**DIRECTIONS**
1 – In the spaCy notebook, which dependency label does the token "U.K." receive?
2 – Name every token attribute that the f-string in the last line of the spaCy notebook prints.
3 – Reproduce the spaCy notebook word for word, starting at "Basic tokenization using" and ending at "('Apple', 'PROPN', 'nsubj')".

**SOURCE PASSAGE**
┌────────

In [1]:
import spacy

Basic tokenization using smallest CPU-based model:  
(use python -m spacy download {model_name})

In [3]:
nlp = spacy.load("en_core_web_sm")
doc = nlp("Apple is looking at buying U.K. startup for $1 billion")
for token in doc:
    print((token.text, token.pos_, token.dep_))

('Apple', 'PROPN', 'nsubj')
('is', 'AUX', 'aux')
('looking', 'VERB', 'ROOT')
('at', 'ADP', 'prep')
('buying', 'VERB', 'pcomp')
('U.K.', 'PROPN', 'dobj')
('startup', 'NOUN', 'dep')
('for', 'ADP', 'prep')
('$', 'SYM', 'quantmod')
('1', 'NUM', 'compound')
('billion', 'NUM', 'pobj')


In [4]:
for token in doc:
    print(f"text: {token.text}, lemma: {token.lemma_}, pos: {token.pos_}, tag: {token.tag_}, dep: {token.dep_}, shape: {token.shape_}, is_alpha: {token.is_alpha}, is_stop: {token.is_stop}")

└────────

**GIVEN ENTRIES**
┌────────

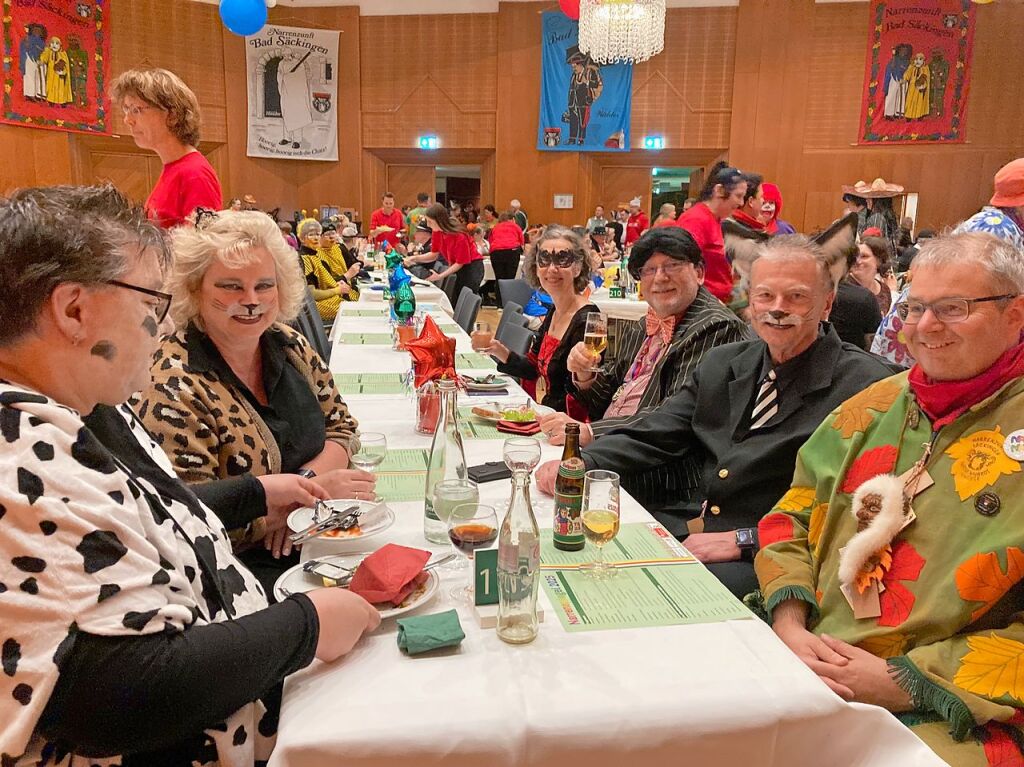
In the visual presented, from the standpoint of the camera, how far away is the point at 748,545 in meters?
1.86

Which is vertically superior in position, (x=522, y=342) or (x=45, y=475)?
(x=45, y=475)

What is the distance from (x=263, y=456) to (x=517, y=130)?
1174 centimetres

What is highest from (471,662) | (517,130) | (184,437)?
(517,130)

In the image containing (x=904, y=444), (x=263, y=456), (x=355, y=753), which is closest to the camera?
(x=355, y=753)

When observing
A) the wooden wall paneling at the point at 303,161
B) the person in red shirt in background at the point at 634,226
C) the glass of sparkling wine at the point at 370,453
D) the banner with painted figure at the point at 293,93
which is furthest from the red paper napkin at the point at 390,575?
the banner with painted figure at the point at 293,93

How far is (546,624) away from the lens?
123cm

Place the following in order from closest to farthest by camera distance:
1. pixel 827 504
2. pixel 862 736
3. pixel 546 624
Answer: pixel 862 736 < pixel 546 624 < pixel 827 504

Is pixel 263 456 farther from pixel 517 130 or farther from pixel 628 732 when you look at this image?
pixel 517 130

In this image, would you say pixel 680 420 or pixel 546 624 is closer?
pixel 546 624

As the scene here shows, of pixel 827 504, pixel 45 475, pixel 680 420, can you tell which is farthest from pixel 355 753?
pixel 680 420

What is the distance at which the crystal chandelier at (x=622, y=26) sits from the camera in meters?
7.15

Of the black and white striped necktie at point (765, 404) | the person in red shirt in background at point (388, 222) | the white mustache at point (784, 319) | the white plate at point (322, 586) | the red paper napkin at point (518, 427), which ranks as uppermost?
the person in red shirt in background at point (388, 222)

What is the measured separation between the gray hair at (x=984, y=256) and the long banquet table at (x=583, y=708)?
0.90 m

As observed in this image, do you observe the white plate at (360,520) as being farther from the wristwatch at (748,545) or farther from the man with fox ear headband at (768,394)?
the wristwatch at (748,545)
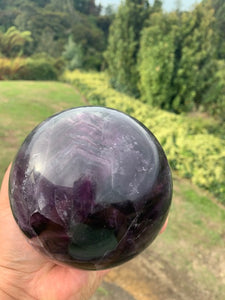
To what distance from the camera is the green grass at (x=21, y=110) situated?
7738mm

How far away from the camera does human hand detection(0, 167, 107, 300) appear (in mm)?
2182

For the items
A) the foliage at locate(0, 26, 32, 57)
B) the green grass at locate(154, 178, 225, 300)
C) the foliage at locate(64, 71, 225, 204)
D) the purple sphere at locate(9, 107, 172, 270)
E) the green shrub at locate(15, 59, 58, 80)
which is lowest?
the green shrub at locate(15, 59, 58, 80)

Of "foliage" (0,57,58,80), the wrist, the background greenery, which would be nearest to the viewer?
the wrist

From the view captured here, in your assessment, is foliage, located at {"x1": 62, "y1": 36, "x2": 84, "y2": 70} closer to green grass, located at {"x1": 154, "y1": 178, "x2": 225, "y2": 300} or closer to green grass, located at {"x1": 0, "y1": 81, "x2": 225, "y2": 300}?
green grass, located at {"x1": 0, "y1": 81, "x2": 225, "y2": 300}

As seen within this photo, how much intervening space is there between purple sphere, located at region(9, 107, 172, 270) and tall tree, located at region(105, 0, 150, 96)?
42.9ft

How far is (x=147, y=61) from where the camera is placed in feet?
37.8

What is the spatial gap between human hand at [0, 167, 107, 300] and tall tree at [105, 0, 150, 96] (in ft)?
42.2

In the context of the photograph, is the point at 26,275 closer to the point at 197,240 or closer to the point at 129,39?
the point at 197,240

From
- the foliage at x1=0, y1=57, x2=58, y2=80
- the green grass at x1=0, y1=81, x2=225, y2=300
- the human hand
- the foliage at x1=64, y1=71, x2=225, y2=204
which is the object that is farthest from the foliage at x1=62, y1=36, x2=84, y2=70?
the human hand

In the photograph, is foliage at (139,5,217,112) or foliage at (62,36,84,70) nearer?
foliage at (139,5,217,112)

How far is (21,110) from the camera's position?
36.2 feet

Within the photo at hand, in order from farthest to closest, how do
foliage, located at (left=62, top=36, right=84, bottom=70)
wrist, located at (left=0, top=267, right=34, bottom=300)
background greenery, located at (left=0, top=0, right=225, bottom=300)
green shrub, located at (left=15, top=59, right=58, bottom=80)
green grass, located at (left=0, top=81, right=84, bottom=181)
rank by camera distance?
1. foliage, located at (left=62, top=36, right=84, bottom=70)
2. green shrub, located at (left=15, top=59, right=58, bottom=80)
3. green grass, located at (left=0, top=81, right=84, bottom=181)
4. background greenery, located at (left=0, top=0, right=225, bottom=300)
5. wrist, located at (left=0, top=267, right=34, bottom=300)

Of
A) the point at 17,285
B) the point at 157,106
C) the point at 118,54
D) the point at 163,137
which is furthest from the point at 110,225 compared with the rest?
the point at 118,54

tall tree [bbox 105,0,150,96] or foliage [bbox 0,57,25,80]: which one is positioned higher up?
tall tree [bbox 105,0,150,96]
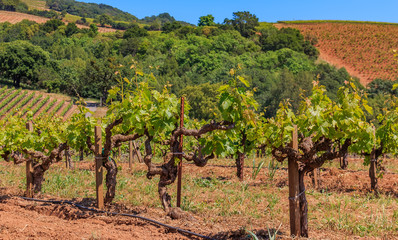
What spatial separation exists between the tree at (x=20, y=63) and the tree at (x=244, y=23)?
188ft

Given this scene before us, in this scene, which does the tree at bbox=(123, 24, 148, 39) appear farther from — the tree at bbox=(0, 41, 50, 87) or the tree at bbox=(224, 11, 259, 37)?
the tree at bbox=(0, 41, 50, 87)

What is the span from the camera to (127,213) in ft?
18.9

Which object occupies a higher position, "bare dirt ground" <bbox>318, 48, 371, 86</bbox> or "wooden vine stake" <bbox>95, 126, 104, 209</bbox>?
"bare dirt ground" <bbox>318, 48, 371, 86</bbox>

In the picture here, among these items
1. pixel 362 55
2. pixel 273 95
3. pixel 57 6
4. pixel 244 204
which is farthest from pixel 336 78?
pixel 57 6

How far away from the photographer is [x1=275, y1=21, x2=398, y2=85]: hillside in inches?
2980

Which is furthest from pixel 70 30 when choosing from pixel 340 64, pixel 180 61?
pixel 340 64

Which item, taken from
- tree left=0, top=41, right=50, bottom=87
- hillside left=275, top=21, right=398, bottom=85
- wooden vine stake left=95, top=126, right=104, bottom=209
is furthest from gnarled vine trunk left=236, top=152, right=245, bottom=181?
hillside left=275, top=21, right=398, bottom=85

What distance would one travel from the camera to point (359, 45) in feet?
294

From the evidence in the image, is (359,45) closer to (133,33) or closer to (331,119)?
(133,33)

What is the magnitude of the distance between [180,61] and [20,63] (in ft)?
98.5

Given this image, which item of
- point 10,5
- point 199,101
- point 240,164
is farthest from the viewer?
point 10,5

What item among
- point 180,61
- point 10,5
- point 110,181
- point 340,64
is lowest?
point 110,181

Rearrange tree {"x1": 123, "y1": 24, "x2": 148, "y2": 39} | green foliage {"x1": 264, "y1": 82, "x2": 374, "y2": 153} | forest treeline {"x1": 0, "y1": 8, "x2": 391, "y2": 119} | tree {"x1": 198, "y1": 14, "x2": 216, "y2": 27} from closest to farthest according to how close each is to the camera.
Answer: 1. green foliage {"x1": 264, "y1": 82, "x2": 374, "y2": 153}
2. forest treeline {"x1": 0, "y1": 8, "x2": 391, "y2": 119}
3. tree {"x1": 123, "y1": 24, "x2": 148, "y2": 39}
4. tree {"x1": 198, "y1": 14, "x2": 216, "y2": 27}

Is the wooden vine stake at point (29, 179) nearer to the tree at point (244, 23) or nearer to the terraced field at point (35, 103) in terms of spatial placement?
the terraced field at point (35, 103)
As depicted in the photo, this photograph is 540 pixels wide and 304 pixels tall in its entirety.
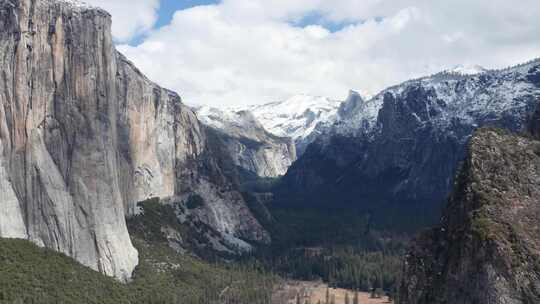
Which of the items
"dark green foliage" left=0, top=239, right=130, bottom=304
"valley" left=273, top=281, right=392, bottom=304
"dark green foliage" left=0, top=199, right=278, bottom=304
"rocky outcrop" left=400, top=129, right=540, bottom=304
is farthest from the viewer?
"valley" left=273, top=281, right=392, bottom=304

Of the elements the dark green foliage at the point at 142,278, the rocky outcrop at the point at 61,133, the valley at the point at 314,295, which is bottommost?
the valley at the point at 314,295

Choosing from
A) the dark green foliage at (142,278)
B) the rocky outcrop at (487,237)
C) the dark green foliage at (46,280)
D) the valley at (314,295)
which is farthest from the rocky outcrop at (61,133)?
the rocky outcrop at (487,237)

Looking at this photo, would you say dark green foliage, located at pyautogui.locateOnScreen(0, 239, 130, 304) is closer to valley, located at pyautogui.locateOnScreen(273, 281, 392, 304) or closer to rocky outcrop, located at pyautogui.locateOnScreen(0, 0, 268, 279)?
rocky outcrop, located at pyautogui.locateOnScreen(0, 0, 268, 279)

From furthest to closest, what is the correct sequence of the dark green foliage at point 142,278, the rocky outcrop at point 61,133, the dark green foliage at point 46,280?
1. the rocky outcrop at point 61,133
2. the dark green foliage at point 142,278
3. the dark green foliage at point 46,280

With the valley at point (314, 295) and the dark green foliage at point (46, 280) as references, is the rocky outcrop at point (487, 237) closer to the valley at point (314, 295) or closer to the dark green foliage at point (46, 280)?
the dark green foliage at point (46, 280)

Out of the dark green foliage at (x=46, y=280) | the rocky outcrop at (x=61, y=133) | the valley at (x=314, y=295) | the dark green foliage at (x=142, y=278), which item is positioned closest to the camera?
the dark green foliage at (x=46, y=280)

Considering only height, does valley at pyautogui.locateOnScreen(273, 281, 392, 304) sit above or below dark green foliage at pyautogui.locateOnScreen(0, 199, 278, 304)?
below

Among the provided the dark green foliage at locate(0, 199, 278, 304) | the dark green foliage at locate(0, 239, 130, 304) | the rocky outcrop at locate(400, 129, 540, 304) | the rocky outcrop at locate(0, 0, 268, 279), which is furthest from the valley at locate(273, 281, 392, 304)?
the rocky outcrop at locate(400, 129, 540, 304)

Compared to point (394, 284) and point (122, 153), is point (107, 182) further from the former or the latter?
point (394, 284)

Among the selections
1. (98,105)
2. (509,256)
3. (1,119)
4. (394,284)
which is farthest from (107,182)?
(509,256)
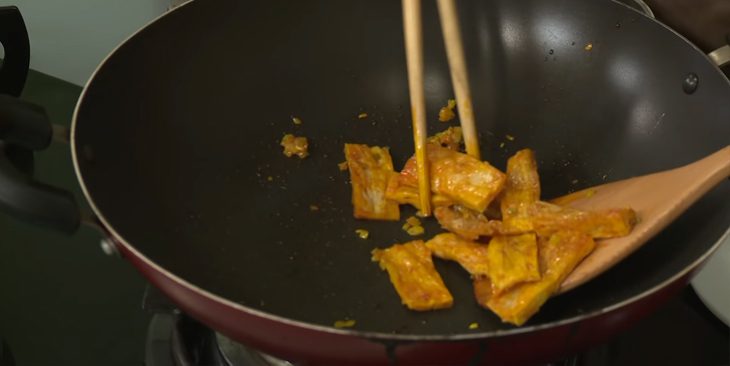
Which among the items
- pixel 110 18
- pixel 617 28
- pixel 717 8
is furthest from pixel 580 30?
pixel 110 18

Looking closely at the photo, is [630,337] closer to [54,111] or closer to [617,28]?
[617,28]

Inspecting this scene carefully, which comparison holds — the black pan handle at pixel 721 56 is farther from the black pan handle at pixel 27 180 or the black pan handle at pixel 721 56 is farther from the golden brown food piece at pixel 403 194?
the black pan handle at pixel 27 180

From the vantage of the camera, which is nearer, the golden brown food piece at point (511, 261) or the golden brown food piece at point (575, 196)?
the golden brown food piece at point (511, 261)

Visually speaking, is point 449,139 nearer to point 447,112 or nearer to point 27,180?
point 447,112

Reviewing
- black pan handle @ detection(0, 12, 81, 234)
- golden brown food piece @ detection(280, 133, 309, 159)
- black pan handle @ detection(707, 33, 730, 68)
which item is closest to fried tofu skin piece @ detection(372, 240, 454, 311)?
golden brown food piece @ detection(280, 133, 309, 159)

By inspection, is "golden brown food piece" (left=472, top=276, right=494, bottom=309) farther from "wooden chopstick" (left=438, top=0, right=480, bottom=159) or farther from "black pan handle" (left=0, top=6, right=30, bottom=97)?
"black pan handle" (left=0, top=6, right=30, bottom=97)

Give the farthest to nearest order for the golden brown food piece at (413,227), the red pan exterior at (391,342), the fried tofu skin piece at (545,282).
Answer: the golden brown food piece at (413,227), the fried tofu skin piece at (545,282), the red pan exterior at (391,342)

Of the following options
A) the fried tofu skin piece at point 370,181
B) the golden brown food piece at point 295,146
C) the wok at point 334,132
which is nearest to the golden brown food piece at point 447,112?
the wok at point 334,132

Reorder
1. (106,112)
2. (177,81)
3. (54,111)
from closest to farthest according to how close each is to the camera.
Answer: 1. (106,112)
2. (177,81)
3. (54,111)
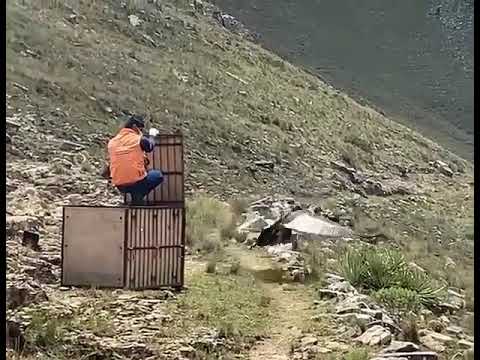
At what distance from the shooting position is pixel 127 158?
854 cm

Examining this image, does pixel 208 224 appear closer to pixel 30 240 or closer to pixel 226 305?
pixel 30 240

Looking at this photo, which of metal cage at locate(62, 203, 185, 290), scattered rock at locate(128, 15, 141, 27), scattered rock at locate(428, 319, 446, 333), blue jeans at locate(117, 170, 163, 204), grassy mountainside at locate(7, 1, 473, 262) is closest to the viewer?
metal cage at locate(62, 203, 185, 290)

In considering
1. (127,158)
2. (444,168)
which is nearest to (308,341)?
(127,158)

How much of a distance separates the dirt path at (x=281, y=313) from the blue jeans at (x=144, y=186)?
5.31ft

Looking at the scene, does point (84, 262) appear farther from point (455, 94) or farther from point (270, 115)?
point (455, 94)

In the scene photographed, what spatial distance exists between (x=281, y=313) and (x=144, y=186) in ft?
5.97

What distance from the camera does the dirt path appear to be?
695 cm

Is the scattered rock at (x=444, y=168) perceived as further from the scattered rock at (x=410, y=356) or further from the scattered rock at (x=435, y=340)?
the scattered rock at (x=410, y=356)

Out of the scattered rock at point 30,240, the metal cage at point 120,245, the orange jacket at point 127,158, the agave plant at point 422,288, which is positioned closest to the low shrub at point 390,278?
the agave plant at point 422,288

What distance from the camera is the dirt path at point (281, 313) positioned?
6.95 metres

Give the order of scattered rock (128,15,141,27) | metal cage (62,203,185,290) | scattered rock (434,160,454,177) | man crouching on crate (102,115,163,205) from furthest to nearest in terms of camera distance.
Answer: scattered rock (128,15,141,27), scattered rock (434,160,454,177), man crouching on crate (102,115,163,205), metal cage (62,203,185,290)

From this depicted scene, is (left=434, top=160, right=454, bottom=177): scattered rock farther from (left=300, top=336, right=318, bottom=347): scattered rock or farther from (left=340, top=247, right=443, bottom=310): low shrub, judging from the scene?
(left=300, top=336, right=318, bottom=347): scattered rock

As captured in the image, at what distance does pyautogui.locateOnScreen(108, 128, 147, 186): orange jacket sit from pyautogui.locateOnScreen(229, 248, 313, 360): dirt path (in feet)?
6.02

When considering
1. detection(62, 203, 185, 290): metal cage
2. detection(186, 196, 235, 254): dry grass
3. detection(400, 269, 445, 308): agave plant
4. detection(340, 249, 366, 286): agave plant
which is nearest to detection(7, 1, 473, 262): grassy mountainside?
detection(186, 196, 235, 254): dry grass
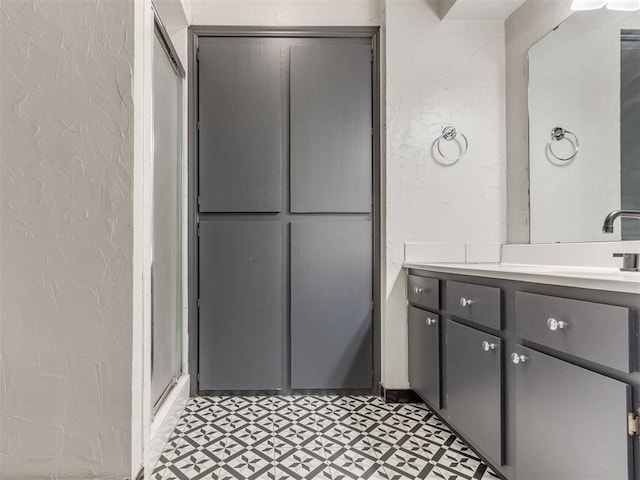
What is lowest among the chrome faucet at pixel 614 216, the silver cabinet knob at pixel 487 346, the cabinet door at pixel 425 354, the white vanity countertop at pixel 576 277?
the cabinet door at pixel 425 354

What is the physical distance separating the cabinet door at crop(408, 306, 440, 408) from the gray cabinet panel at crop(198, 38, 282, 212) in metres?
1.04

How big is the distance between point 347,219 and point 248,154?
71cm

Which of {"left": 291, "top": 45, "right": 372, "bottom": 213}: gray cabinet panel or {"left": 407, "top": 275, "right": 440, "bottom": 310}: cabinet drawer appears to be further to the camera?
{"left": 291, "top": 45, "right": 372, "bottom": 213}: gray cabinet panel

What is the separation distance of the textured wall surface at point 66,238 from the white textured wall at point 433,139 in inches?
56.8

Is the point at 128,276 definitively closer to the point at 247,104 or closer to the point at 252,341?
the point at 252,341

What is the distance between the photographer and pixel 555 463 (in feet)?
3.67

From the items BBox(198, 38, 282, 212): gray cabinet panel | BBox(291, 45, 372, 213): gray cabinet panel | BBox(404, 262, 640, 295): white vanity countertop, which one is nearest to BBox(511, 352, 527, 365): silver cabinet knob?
BBox(404, 262, 640, 295): white vanity countertop

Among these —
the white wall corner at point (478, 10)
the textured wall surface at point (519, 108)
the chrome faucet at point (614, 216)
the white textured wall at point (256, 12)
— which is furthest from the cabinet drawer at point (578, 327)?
the white textured wall at point (256, 12)

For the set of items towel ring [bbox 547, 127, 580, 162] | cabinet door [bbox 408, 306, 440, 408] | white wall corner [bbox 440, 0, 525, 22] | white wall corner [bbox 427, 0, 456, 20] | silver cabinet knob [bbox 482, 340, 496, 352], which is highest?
white wall corner [bbox 427, 0, 456, 20]

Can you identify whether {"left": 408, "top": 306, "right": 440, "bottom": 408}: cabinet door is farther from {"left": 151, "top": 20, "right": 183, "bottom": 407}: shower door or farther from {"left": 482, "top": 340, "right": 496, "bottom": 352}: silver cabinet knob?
{"left": 151, "top": 20, "right": 183, "bottom": 407}: shower door

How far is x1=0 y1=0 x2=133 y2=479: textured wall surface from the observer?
1.33 m

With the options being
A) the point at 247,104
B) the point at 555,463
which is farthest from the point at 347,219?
the point at 555,463

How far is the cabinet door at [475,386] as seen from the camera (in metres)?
1.41

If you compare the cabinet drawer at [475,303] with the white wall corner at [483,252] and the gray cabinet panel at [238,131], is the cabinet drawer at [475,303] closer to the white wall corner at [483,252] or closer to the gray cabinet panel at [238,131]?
the white wall corner at [483,252]
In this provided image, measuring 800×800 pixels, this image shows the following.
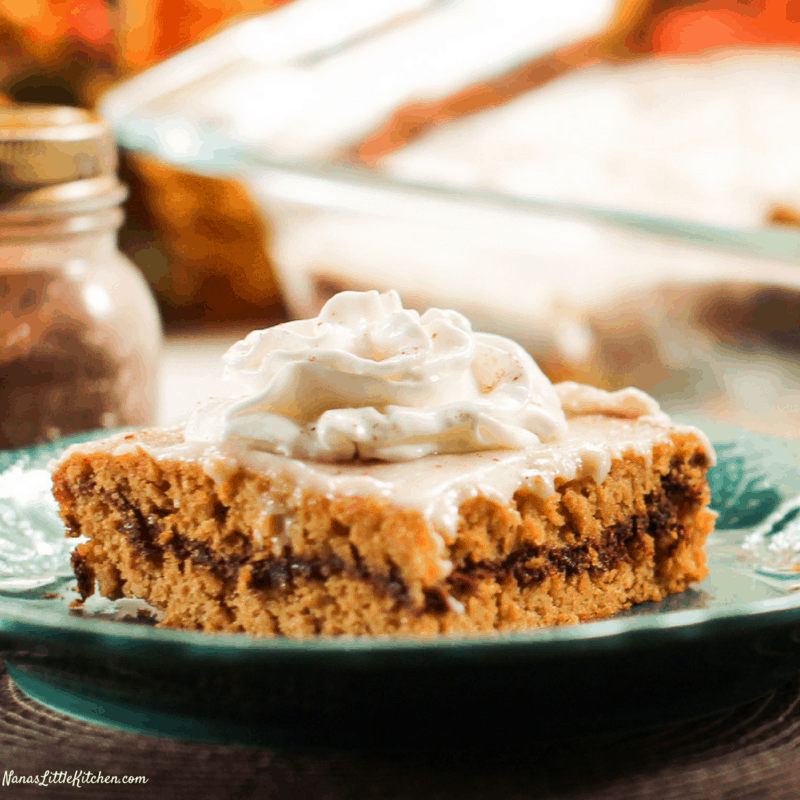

└────────

**SOLUTIONS BELOW**
1 – dobj

2 – token.text, token.lemma_, token.pos_, token.tag_, token.dep_, token.shape_, token.is_alpha, token.is_stop

3 –
Basic tokenization using smallest CPU-based model:  
(use python -m spacy download {model_name})

In [3]:
nlp = spacy.load("en_core_web_sm")
doc = nlp("Apple is looking at buying U.K. startup for $1 billion")
for token in doc:
    print((token.text, token.pos_, token.dep_))

('Apple', 'PROPN', 'nsubj')